Berlin : Hauptbahnhof: Architekt klagt gegen die Bahn

Gerkan fordert Baustopp ­ Zeitplan gefährdet

Rainer W. During

Die Klage des Hamburger Stararchitekten Meinhard von Gerkan droht die termingerechte Fertigstellung des Berliner Hauptbahnhofs zu verhindern. Der Architekt fordert nicht nur einen Baustopp der von seinem Auftraggeber veränderten Deckenkonstruktion, sondern auch den Rückbau veränderter Bereiche, so die Pressestelle des Berliner Landgerichts.
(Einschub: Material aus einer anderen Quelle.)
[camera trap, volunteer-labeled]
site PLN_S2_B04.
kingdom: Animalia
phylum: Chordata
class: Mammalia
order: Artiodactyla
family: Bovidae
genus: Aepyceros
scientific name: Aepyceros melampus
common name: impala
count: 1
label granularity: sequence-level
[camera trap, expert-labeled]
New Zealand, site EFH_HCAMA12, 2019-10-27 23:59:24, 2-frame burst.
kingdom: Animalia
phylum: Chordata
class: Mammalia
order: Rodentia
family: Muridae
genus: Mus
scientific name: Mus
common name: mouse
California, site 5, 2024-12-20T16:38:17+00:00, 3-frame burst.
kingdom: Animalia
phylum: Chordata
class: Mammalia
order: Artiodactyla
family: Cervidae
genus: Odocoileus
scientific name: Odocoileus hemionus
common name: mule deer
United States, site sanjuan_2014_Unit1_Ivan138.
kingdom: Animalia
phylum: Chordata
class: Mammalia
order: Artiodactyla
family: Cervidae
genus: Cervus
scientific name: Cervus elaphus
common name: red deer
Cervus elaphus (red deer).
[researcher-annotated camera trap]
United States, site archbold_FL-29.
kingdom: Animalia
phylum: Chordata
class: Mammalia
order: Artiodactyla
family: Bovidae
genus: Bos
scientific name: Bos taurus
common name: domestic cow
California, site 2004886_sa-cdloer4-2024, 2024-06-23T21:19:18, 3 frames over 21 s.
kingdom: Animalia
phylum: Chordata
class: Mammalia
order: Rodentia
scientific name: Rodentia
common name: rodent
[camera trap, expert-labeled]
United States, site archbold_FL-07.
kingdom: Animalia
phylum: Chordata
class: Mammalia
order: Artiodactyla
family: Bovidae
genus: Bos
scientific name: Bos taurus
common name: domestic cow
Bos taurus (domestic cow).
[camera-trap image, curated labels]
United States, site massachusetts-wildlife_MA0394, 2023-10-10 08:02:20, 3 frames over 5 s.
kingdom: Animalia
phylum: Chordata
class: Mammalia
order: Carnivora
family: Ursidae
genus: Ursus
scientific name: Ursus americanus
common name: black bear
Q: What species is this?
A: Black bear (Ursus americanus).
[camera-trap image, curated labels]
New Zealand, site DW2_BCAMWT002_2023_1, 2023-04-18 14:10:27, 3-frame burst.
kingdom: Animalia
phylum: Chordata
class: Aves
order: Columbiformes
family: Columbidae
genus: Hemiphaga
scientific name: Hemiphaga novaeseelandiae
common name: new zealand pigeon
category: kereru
Der Streit zwischen dem Architekten, dessen Büro von Gerkan, Marg und Partner 1993 den Zuschlag für den Hauptbahnhof erhielt, und der Bahn schwelt bereits seit drei Jahren. Damals hatte die Bahn das Glasdach des 700 Millionen Euro teuren Bauwerks kurzerhand um mehr als 100 Meter verkürzt, um den geplanten Fertigstellungstermin vor der Gleisverschwenkung im Juni 2002 zu halten. Ein aus Sicht der Architekten unnötiger Schritt. Der Bahnhof würde in dieser Form zum „Torso“, heißt es auf der Website des Hamburger Architekturbüros.

Zum endgültigen Bruch kam es, als die Bahn dann auch die gewölbeartige Dachkonstruktion der unteren Halle mit Deckenplatten abhängte. „Tonnengewölbe prägen die im Tunnel gelegene Bahnsteighalle des Fernbahnhofs“, heißt es in der Baubeschreibung. Die Charakteristik der Kreuzgewölbedecke werde auch auf der darüber liegenden Ebene fortgeführt. Tageslicht sollte so bis zu den unteren Bahnsteigen gelangen.

Meinhard von Gerkan erklärte im RBB-Inforadio, die Bahn habe mit einer eingezogenen „08/15-Decke alles zunichte gemacht“. Dies sei „gegen unseren ausdrücklichen Einspruch“ geschehen. Nach dem Entwurf hätten die Bahnhofshalle und die Etagen einen „kathedralenartigen Charakter“ erhalten sollen, „mit einer indirekten Beleuchtung, um diese schmuddelige Lichtsoße, wie man sie in U-Bahnen antrifft, zu vermeiden“. Verhandlungen seien nicht möglich gewesen. Bahnchef Hartmut Mehdorn habe selbst den Klageweg empfohlen.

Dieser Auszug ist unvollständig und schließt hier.